You are viewing a plain text version of this content. The canonical link for it is here.
Posted to user@arrow.apache.org by Miki Tebeka <mi...@353solutions.com> on 2019/05/20 12:23:56 UTC

[C++] Storing/retreiving a Table in plasma

Hi,

I'm looking for an example on how to store/retrieve a an arrow::Table in
plasma. The examples I see in the documentation site are for basic types.

My end goal is to create data (Table) in C++, store it in plasma and read
if from Python.

From reading around, I need to allocate buffer in plasma, but how can I
find the size of the Table to allocate the table? And how can I serialize
it into the created Buffer?

Thanks,
Miki

Re: [C++] Storing/retreiving a Table in plasma

Posted by Miki Tebeka <mi...@353solutions.com>.
Thanks Wes!

On Mon, May 20, 2019 at 9:46 PM Wes McKinney <we...@gmail.com> wrote:

> hi Miki,
>
> In
>
> https://github.com/353solutions/carrow/blob/plasma/_misc/plasma.cc#L47
>
> GetRecordBatchSize does not represent the entire size of the stream
> including schema. If you are serializing Schema separate from
> RecordBatch then you need to use the lower level
> arrow::ipc::ReadRecordBatch/WriteRecordBatch functions. Have a look at
> the unit tests
>
> If you are going to use RecordBatchStreamWriter then you need to
> compute the size using MockOutputStream per my original e-mail
>
> - Wes
>
> On Mon, May 20, 2019 at 12:50 PM Miki Tebeka <mi...@353solutions.com>
> wrote:
> >>
> >> That link didn't work for me.

## Records:
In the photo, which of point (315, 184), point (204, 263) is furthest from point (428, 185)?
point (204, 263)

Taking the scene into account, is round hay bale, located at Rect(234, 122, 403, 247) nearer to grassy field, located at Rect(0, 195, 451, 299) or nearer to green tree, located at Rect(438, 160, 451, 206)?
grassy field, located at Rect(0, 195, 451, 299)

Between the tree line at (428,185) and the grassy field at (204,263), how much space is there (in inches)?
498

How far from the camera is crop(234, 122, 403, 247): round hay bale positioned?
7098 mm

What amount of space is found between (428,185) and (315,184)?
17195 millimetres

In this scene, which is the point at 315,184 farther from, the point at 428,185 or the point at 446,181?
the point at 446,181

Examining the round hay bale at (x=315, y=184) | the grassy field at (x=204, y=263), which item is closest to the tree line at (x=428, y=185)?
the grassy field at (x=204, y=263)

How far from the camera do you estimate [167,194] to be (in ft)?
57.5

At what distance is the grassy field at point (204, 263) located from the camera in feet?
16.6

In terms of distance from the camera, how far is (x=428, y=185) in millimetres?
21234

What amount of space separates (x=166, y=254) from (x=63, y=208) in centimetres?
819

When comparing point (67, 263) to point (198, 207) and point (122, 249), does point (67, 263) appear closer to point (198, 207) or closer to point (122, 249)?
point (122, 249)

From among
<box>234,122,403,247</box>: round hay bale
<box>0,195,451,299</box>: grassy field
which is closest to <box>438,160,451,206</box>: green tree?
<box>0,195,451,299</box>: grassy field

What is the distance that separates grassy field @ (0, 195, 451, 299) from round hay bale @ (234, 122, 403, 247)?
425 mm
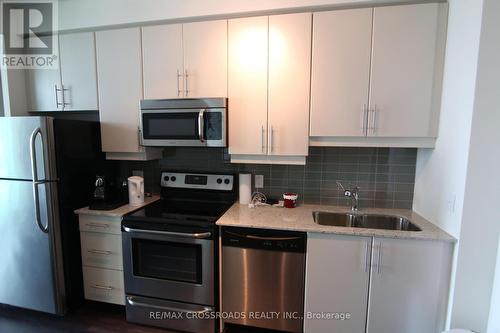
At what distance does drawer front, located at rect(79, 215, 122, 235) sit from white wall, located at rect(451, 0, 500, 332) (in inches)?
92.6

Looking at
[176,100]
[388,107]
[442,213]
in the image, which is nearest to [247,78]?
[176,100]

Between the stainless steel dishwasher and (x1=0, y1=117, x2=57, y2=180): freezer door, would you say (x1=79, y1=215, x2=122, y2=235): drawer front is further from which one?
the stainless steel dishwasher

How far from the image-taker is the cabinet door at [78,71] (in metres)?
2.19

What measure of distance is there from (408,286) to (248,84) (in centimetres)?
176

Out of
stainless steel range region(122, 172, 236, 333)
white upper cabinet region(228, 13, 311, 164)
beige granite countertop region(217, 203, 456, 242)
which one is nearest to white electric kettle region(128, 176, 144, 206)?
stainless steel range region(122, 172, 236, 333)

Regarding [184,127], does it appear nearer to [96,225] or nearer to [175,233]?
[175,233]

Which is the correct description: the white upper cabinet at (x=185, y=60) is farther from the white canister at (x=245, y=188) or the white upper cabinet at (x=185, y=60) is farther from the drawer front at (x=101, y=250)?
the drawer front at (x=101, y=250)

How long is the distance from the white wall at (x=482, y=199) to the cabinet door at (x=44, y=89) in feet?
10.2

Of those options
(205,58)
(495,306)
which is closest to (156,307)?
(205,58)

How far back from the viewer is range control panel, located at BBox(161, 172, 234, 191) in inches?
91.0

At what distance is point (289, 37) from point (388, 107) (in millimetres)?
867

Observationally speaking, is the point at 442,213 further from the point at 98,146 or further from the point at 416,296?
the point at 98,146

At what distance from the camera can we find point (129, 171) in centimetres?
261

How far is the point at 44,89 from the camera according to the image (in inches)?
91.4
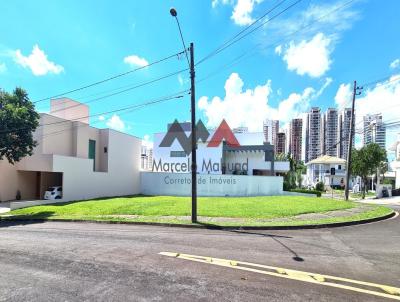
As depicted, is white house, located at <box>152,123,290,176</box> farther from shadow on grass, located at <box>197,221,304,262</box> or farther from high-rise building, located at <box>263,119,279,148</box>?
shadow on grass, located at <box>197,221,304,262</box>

--

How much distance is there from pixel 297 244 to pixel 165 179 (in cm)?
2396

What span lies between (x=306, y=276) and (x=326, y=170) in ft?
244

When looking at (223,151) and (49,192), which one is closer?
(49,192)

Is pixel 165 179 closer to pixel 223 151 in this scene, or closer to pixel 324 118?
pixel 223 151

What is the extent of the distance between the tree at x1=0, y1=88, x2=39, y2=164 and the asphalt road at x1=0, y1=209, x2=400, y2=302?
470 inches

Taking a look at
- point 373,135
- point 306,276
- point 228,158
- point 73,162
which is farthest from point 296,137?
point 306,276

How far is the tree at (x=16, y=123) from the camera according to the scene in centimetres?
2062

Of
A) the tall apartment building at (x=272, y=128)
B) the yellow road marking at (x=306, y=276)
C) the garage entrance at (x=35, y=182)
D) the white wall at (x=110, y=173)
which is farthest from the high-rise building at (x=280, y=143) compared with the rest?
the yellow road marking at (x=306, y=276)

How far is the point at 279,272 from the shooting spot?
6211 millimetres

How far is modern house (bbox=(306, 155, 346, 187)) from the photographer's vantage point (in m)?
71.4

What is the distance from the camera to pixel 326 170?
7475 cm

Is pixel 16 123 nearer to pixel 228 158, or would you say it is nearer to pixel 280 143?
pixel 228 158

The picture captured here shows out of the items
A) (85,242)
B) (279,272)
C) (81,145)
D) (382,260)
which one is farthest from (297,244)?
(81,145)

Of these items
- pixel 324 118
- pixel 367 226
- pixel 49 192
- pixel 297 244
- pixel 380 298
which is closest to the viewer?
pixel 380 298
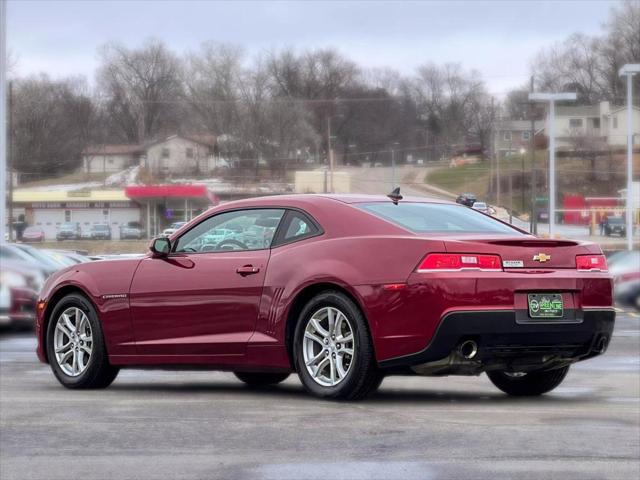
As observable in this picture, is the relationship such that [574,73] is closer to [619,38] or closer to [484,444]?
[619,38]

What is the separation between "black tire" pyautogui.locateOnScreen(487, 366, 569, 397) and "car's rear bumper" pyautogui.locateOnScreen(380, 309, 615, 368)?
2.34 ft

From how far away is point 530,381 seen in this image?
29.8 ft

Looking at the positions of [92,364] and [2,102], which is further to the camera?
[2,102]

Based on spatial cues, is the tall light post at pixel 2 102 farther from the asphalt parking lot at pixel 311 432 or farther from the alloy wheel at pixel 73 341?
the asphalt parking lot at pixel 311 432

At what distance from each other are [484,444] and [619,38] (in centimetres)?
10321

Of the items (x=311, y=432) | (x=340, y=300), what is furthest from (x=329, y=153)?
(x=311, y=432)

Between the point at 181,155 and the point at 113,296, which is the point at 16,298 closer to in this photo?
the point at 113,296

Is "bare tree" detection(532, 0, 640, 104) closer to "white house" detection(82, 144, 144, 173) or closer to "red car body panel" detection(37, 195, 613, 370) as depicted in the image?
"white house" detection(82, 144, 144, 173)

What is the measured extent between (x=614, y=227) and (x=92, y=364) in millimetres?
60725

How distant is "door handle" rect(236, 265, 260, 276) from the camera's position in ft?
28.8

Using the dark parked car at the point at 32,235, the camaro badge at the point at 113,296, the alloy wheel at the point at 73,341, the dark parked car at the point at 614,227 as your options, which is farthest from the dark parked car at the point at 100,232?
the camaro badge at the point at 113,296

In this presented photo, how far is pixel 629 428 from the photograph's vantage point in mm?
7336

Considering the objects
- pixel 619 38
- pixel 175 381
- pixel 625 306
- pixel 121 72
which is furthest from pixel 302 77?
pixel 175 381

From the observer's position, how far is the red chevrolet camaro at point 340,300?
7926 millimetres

## Exercise goal:
Write out the part of the Arrow plasma mailing-list thread above between "Posted to user@arrow.apache.org" and "if from Python.", inclusive, copied word for word.

## Complete response:
Posted to user@arrow.apache.org by Miki Tebeka <mi...@353solutions.com> on 2019/05/20 12:23:56 UTC

[C++] Storing/retreiving a Table in plasma

Hi,

I'm looking for an example on how to store/retrieve a an arrow::Table in
plasma. The examples I see in the documentation site are for basic types.

My end goal is to create data (Table) in C++, store it in plasma and read
if from Python.